Questions about scene geometry:
******

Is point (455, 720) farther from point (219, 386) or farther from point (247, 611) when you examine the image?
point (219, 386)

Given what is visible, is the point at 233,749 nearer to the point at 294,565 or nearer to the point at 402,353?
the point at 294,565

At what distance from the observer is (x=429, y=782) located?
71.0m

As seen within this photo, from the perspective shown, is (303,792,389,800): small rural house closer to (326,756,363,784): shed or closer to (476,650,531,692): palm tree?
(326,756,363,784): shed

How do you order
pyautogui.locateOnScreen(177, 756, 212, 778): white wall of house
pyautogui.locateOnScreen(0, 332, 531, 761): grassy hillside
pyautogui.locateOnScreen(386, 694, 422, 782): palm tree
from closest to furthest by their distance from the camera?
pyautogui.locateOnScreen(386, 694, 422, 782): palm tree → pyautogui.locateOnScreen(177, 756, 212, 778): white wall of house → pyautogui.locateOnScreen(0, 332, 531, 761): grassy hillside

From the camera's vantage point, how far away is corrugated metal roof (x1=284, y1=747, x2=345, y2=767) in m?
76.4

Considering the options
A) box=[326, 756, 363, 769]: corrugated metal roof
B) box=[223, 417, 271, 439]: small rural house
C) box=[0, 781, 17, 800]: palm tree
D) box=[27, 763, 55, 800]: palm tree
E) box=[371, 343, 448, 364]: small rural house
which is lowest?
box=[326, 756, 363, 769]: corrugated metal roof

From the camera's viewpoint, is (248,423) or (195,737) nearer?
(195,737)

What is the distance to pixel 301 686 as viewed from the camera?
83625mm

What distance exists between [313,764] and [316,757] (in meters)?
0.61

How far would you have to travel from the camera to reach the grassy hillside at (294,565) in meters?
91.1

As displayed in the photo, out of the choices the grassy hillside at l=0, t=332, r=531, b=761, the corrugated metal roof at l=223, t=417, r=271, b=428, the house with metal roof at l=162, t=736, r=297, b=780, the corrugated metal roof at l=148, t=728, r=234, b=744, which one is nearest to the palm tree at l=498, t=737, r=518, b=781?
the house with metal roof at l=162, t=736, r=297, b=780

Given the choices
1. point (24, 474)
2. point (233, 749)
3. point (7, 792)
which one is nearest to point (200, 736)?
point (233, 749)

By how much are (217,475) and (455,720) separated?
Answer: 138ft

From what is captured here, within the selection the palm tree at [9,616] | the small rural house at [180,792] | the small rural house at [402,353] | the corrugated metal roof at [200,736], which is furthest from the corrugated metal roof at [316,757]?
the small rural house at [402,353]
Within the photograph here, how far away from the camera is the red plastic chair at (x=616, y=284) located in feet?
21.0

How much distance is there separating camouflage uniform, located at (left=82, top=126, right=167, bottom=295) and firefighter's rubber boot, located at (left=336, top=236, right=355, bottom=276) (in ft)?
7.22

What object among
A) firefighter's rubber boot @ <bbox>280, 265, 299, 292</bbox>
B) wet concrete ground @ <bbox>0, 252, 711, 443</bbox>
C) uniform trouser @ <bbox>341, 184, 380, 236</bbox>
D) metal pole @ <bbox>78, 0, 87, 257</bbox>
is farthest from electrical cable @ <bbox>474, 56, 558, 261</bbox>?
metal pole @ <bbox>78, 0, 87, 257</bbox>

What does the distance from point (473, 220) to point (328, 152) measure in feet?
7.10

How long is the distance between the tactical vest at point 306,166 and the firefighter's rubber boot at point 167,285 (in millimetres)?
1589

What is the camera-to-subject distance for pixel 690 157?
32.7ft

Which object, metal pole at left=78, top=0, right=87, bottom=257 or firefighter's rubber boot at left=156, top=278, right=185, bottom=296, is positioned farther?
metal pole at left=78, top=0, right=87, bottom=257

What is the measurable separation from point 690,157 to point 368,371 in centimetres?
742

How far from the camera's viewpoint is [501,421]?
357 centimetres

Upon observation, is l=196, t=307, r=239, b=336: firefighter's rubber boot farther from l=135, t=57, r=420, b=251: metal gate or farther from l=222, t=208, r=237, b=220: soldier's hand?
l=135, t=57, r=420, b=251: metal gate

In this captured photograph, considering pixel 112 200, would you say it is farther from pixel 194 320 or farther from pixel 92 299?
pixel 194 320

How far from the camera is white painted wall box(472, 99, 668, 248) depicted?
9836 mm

******

Reproduce every one of the entries above word for word, in their original order.

* [Result of the task]:
Is point (455, 720) farther from point (219, 386) or farther from point (247, 611) when you examine the image?
point (219, 386)

Given what is visible, is the point at 233,749 nearer to the point at 294,565 or nearer to the point at 402,353?
the point at 294,565

At what distance from the observer is (x=429, y=782) located?
71.0m

As seen within this photo, from the perspective shown, is (303,792,389,800): small rural house closer to (326,756,363,784): shed or closer to (476,650,531,692): palm tree?
(326,756,363,784): shed

How do you order
pyautogui.locateOnScreen(177, 756, 212, 778): white wall of house
pyautogui.locateOnScreen(0, 332, 531, 761): grassy hillside
pyautogui.locateOnScreen(386, 694, 422, 782): palm tree
from closest to furthest by their distance from the camera?
pyautogui.locateOnScreen(386, 694, 422, 782): palm tree → pyautogui.locateOnScreen(177, 756, 212, 778): white wall of house → pyautogui.locateOnScreen(0, 332, 531, 761): grassy hillside

From the camera's vantage point, how far away is corrugated metal roof (x1=284, y1=747, x2=345, y2=767) in m?
76.4

Considering the options
A) box=[326, 756, 363, 769]: corrugated metal roof
B) box=[223, 417, 271, 439]: small rural house
C) box=[0, 781, 17, 800]: palm tree
D) box=[27, 763, 55, 800]: palm tree
E) box=[371, 343, 448, 364]: small rural house
which is lowest?
box=[326, 756, 363, 769]: corrugated metal roof

From the camera's viewpoint, is (248,423) or (195,737) nearer?
(195,737)

What is the distance to pixel 301 686 as viewed from the camera?
83625mm

What distance exists between [313,764] and [316,757] (in meters)?
0.61

How far would you have to travel from the camera to reach the grassy hillside at (294,565) in meters?
91.1

As displayed in the photo, out of the choices the grassy hillside at l=0, t=332, r=531, b=761, the corrugated metal roof at l=223, t=417, r=271, b=428, the house with metal roof at l=162, t=736, r=297, b=780, the corrugated metal roof at l=148, t=728, r=234, b=744, which one is nearest to the palm tree at l=498, t=737, r=518, b=781?
the house with metal roof at l=162, t=736, r=297, b=780

Given the choices
1. point (24, 474)
2. point (233, 749)
3. point (7, 792)
which one is nearest to point (200, 736)?
point (233, 749)

By how much are (217,475) and (455,720) separated?
Answer: 138ft

From what is captured here, within the selection the palm tree at [9,616] | the small rural house at [180,792] | the small rural house at [402,353] | the corrugated metal roof at [200,736], which is furthest from the corrugated metal roof at [316,757]?
the small rural house at [402,353]
Within the photograph here, how far away from the camera is the red plastic chair at (x=616, y=284) located in feet?
21.0

How much distance is there separating camouflage uniform, located at (left=82, top=126, right=167, bottom=295) and firefighter's rubber boot, located at (left=336, top=236, right=355, bottom=276) (in ft)?
7.22

What object among
A) firefighter's rubber boot @ <bbox>280, 265, 299, 292</bbox>
B) wet concrete ground @ <bbox>0, 252, 711, 443</bbox>
C) uniform trouser @ <bbox>341, 184, 380, 236</bbox>
D) metal pole @ <bbox>78, 0, 87, 257</bbox>
is farthest from electrical cable @ <bbox>474, 56, 558, 261</bbox>?
metal pole @ <bbox>78, 0, 87, 257</bbox>

What does the distance from point (473, 220) to point (328, 152) measure in feet?
7.10

How long is the distance between the tactical vest at point 306,166 and the firefighter's rubber boot at point 167,285 (in millimetres)?
1589

What is the camera-to-subject distance for pixel 690 157?
32.7ft

Which object, metal pole at left=78, top=0, right=87, bottom=257 or firefighter's rubber boot at left=156, top=278, right=185, bottom=296, is positioned farther?
metal pole at left=78, top=0, right=87, bottom=257

What is the measurable separation from point 690,157 to point 368,371 in centimetres?
742

How far from the camera's viewpoint is [501,421]?
357 centimetres

Upon observation, is l=196, t=307, r=239, b=336: firefighter's rubber boot farther from l=135, t=57, r=420, b=251: metal gate or farther from l=222, t=208, r=237, b=220: soldier's hand?
l=135, t=57, r=420, b=251: metal gate

In this captured photograph, considering pixel 112 200, would you say it is farther from pixel 194 320 or farther from pixel 92 299?
pixel 194 320

How far from the camera is white painted wall box(472, 99, 668, 248) depicted?
9836 mm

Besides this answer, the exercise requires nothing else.